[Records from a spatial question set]
===============

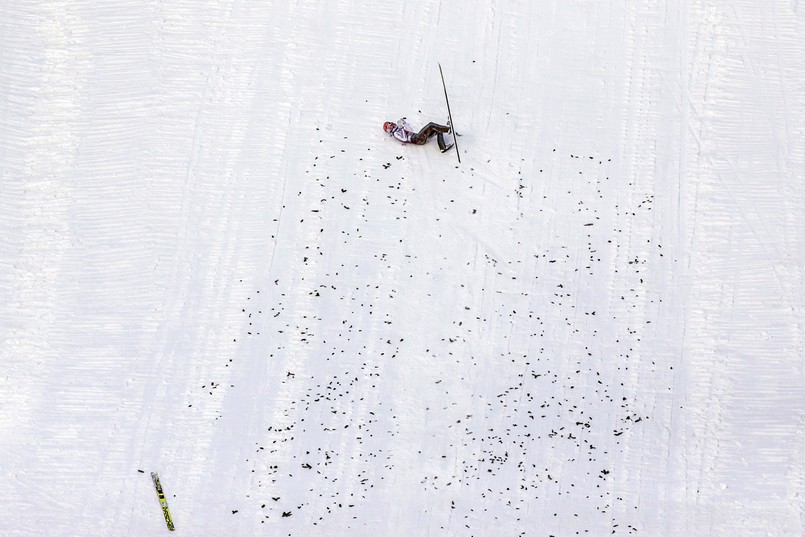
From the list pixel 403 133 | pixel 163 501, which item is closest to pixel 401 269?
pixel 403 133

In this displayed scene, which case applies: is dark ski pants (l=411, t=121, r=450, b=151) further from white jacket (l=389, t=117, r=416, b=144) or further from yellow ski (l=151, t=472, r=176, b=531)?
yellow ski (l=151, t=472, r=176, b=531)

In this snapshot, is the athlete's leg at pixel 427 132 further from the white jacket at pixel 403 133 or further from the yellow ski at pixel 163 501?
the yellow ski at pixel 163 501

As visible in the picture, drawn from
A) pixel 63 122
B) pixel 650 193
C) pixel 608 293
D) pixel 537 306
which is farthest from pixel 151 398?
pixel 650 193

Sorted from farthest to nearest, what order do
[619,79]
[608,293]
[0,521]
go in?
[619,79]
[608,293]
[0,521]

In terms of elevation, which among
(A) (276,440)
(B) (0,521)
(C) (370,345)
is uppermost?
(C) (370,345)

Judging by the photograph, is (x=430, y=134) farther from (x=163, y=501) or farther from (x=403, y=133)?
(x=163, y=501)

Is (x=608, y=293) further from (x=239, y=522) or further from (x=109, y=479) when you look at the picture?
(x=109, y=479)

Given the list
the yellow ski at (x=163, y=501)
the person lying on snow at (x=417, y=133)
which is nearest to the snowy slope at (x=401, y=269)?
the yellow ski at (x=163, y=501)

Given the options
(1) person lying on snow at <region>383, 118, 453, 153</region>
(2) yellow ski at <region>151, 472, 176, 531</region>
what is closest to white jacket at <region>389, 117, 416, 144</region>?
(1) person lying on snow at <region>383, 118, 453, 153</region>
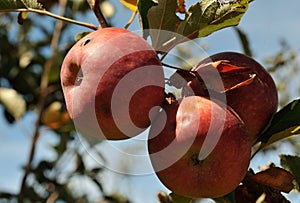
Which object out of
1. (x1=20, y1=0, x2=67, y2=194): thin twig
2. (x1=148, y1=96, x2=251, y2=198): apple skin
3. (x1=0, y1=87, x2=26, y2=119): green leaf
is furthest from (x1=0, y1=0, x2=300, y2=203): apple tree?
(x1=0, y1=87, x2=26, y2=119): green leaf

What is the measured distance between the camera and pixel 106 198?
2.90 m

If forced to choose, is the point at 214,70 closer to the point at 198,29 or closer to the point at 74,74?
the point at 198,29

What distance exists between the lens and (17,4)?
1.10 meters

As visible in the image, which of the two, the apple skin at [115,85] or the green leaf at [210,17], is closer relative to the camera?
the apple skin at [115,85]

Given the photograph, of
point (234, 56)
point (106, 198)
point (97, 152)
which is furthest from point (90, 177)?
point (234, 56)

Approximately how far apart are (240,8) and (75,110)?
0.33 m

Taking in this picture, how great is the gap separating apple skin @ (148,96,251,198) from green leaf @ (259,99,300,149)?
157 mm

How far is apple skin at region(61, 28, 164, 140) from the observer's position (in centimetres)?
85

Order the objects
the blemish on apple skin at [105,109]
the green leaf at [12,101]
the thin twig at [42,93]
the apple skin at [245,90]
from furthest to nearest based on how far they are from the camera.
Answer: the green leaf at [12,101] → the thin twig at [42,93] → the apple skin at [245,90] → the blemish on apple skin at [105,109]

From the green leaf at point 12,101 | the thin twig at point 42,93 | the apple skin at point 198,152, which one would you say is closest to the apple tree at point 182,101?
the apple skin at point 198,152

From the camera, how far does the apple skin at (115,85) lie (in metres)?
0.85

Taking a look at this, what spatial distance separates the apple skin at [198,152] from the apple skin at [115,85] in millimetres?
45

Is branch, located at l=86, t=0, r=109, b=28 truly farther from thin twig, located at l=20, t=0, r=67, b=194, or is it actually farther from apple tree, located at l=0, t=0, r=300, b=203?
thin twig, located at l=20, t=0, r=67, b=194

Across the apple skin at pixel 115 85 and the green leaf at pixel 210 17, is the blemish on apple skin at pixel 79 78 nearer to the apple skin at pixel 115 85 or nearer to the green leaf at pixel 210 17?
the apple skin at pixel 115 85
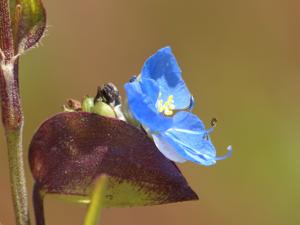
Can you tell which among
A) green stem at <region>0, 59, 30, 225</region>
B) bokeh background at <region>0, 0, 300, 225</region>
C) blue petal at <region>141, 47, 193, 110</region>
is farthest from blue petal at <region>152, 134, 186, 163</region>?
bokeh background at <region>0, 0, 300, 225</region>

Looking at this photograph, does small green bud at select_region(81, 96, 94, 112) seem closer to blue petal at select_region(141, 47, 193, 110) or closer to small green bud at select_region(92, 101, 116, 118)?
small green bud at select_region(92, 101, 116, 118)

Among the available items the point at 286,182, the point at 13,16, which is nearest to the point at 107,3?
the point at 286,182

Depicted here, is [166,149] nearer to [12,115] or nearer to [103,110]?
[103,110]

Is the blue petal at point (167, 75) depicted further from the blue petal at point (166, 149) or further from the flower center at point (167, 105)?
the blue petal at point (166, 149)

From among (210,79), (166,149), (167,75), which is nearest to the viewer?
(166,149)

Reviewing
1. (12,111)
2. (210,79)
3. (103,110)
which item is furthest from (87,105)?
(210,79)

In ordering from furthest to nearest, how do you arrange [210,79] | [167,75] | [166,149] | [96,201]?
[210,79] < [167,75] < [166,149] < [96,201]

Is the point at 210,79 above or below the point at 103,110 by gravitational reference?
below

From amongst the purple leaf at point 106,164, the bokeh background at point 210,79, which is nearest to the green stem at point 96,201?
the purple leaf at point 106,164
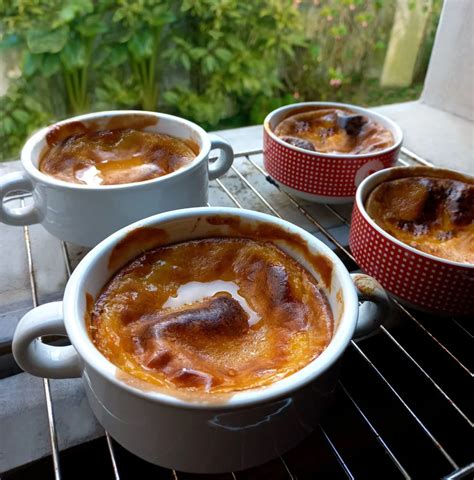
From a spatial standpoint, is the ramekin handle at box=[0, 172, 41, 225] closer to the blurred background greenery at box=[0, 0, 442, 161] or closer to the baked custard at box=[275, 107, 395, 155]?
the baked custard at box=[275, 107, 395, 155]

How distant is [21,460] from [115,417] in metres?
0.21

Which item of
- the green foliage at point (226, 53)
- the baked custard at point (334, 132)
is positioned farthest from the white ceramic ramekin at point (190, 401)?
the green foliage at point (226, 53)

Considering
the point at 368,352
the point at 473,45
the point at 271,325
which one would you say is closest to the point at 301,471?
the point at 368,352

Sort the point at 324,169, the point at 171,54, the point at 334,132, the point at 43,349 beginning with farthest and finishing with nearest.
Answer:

===============

→ **WHAT THE TASK ASKS**
Return the entire listing above word for word, leaving out the pictures.

→ **EXERCISE RESPONSE**
From the list pixel 403 133 | pixel 163 501, which item is closest to pixel 401 269?
pixel 403 133

In this displayed scene, which case applies: is dark ski pants (l=411, t=121, r=450, b=151) further from white jacket (l=389, t=117, r=416, b=144) or further from yellow ski (l=151, t=472, r=176, b=531)?
yellow ski (l=151, t=472, r=176, b=531)

In this snapshot, is the athlete's leg at pixel 427 132 further from the white jacket at pixel 403 133 or further from the yellow ski at pixel 163 501?
the yellow ski at pixel 163 501

As visible in the picture, drawn from
A) pixel 63 122
B) pixel 650 193
C) pixel 608 293
D) pixel 537 306
which is farthest from pixel 151 398?
pixel 650 193

Sorted from farthest to nearest, what order do
[619,79]
[608,293]
[0,521]
go in?
[619,79]
[608,293]
[0,521]

In terms of elevation, which among
(A) (276,440)
(B) (0,521)
(C) (370,345)
is uppermost?
(C) (370,345)

Judging by the photograph, is (x=430, y=134) farther from (x=163, y=501) or farther from (x=403, y=133)?
(x=163, y=501)

Is (x=608, y=293) further from (x=239, y=522) or further from (x=109, y=479) when you look at the picture?
(x=109, y=479)

Given the list
the yellow ski at (x=163, y=501)
the person lying on snow at (x=417, y=133)
which is nearest to the snowy slope at (x=401, y=269)?
the yellow ski at (x=163, y=501)

Given the options
(1) person lying on snow at <region>383, 118, 453, 153</region>
(2) yellow ski at <region>151, 472, 176, 531</region>
what is closest to white jacket at <region>389, 117, 416, 144</region>?
(1) person lying on snow at <region>383, 118, 453, 153</region>
Which object out of
1. (x1=20, y1=0, x2=67, y2=194): thin twig
2. (x1=148, y1=96, x2=251, y2=198): apple skin
3. (x1=0, y1=87, x2=26, y2=119): green leaf
is furthest from (x1=0, y1=0, x2=300, y2=203): apple tree?
(x1=0, y1=87, x2=26, y2=119): green leaf

What is the measured distance between the camera and pixel 106 198?
2.90 m

If forced to choose, is the point at 214,70 closer to the point at 198,29 or closer to the point at 74,74?
the point at 198,29

What distance exists between the lens and (17,4)?
1.10 meters

As visible in the image, which of the two, the apple skin at [115,85] or the green leaf at [210,17], is closer relative to the camera?
the apple skin at [115,85]

Given the photograph, of
point (234, 56)
point (106, 198)
point (97, 152)
which is furthest from point (90, 177)?
point (234, 56)

Approximately how far apart are (240,8) and (75,110)?
0.33 m

Taking in this picture, how great is the gap separating apple skin @ (148,96,251,198) from green leaf @ (259,99,300,149)?
157 mm

How far is apple skin at region(61, 28, 164, 140) from the observer's position (in centimetres)?
85

Order the objects
the blemish on apple skin at [105,109]
the green leaf at [12,101]
the thin twig at [42,93]
the apple skin at [245,90]
from furthest to nearest based on how far they are from the camera.
Answer: the green leaf at [12,101] → the thin twig at [42,93] → the apple skin at [245,90] → the blemish on apple skin at [105,109]

From the green leaf at point 12,101 | the thin twig at point 42,93 | the apple skin at point 198,152, which one would you say is closest to the apple tree at point 182,101?
the apple skin at point 198,152

From the camera, how far does the apple skin at (115,85) lie (in metres)?
0.85

Taking a look at this, what spatial distance separates the apple skin at [198,152] from the apple skin at [115,85] in millimetres?
45

Is branch, located at l=86, t=0, r=109, b=28 truly farther from thin twig, located at l=20, t=0, r=67, b=194, or is it actually farther from apple tree, located at l=0, t=0, r=300, b=203?
thin twig, located at l=20, t=0, r=67, b=194

Across the apple skin at pixel 115 85 and the green leaf at pixel 210 17, is the blemish on apple skin at pixel 79 78 nearer to the apple skin at pixel 115 85 or nearer to the green leaf at pixel 210 17?
the apple skin at pixel 115 85
Can you tell which among
A) green stem at <region>0, 59, 30, 225</region>
B) bokeh background at <region>0, 0, 300, 225</region>
C) blue petal at <region>141, 47, 193, 110</region>
is farthest from blue petal at <region>152, 134, 186, 163</region>?
bokeh background at <region>0, 0, 300, 225</region>

Looking at this photograph, does small green bud at select_region(81, 96, 94, 112) seem closer to blue petal at select_region(141, 47, 193, 110) or closer to small green bud at select_region(92, 101, 116, 118)?
small green bud at select_region(92, 101, 116, 118)

Among the available items the point at 286,182, the point at 13,16, which is nearest to the point at 107,3?
the point at 286,182

Depicted here, is [166,149] nearer to [12,115] or nearer to [103,110]?
[103,110]

Is the blue petal at point (167, 75) depicted further from the blue petal at point (166, 149) or further from the flower center at point (167, 105)?
the blue petal at point (166, 149)

From among (210,79), (166,149), (167,75), which is nearest to the viewer?
(166,149)

Reviewing
1. (12,111)
2. (210,79)
3. (103,110)
which item is furthest from (87,105)?
(210,79)

In ordering from furthest to nearest, how do you arrange [210,79] | [167,75] | [166,149] | [96,201]?
[210,79] < [167,75] < [166,149] < [96,201]

Is the point at 210,79 above or below the point at 103,110 by gravitational reference?
below

From amongst the purple leaf at point 106,164, the bokeh background at point 210,79, which is nearest to the green stem at point 96,201?
the purple leaf at point 106,164
From a spatial standpoint, is the ramekin handle at box=[0, 172, 41, 225] closer to the blurred background greenery at box=[0, 0, 442, 161] or closer to the baked custard at box=[275, 107, 395, 155]?
the baked custard at box=[275, 107, 395, 155]

How distant is [21,460] from [115,417] in metres?
0.21

Which item of
- the green foliage at point (226, 53)
- the baked custard at point (334, 132)
is positioned farthest from the white ceramic ramekin at point (190, 401)?
the green foliage at point (226, 53)

Considering
the point at 368,352
the point at 473,45
the point at 271,325
which one would you say is closest to the point at 301,471?
the point at 368,352

Sort the point at 324,169, the point at 171,54, the point at 334,132, the point at 43,349 beginning with farthest and finishing with nearest.
Answer:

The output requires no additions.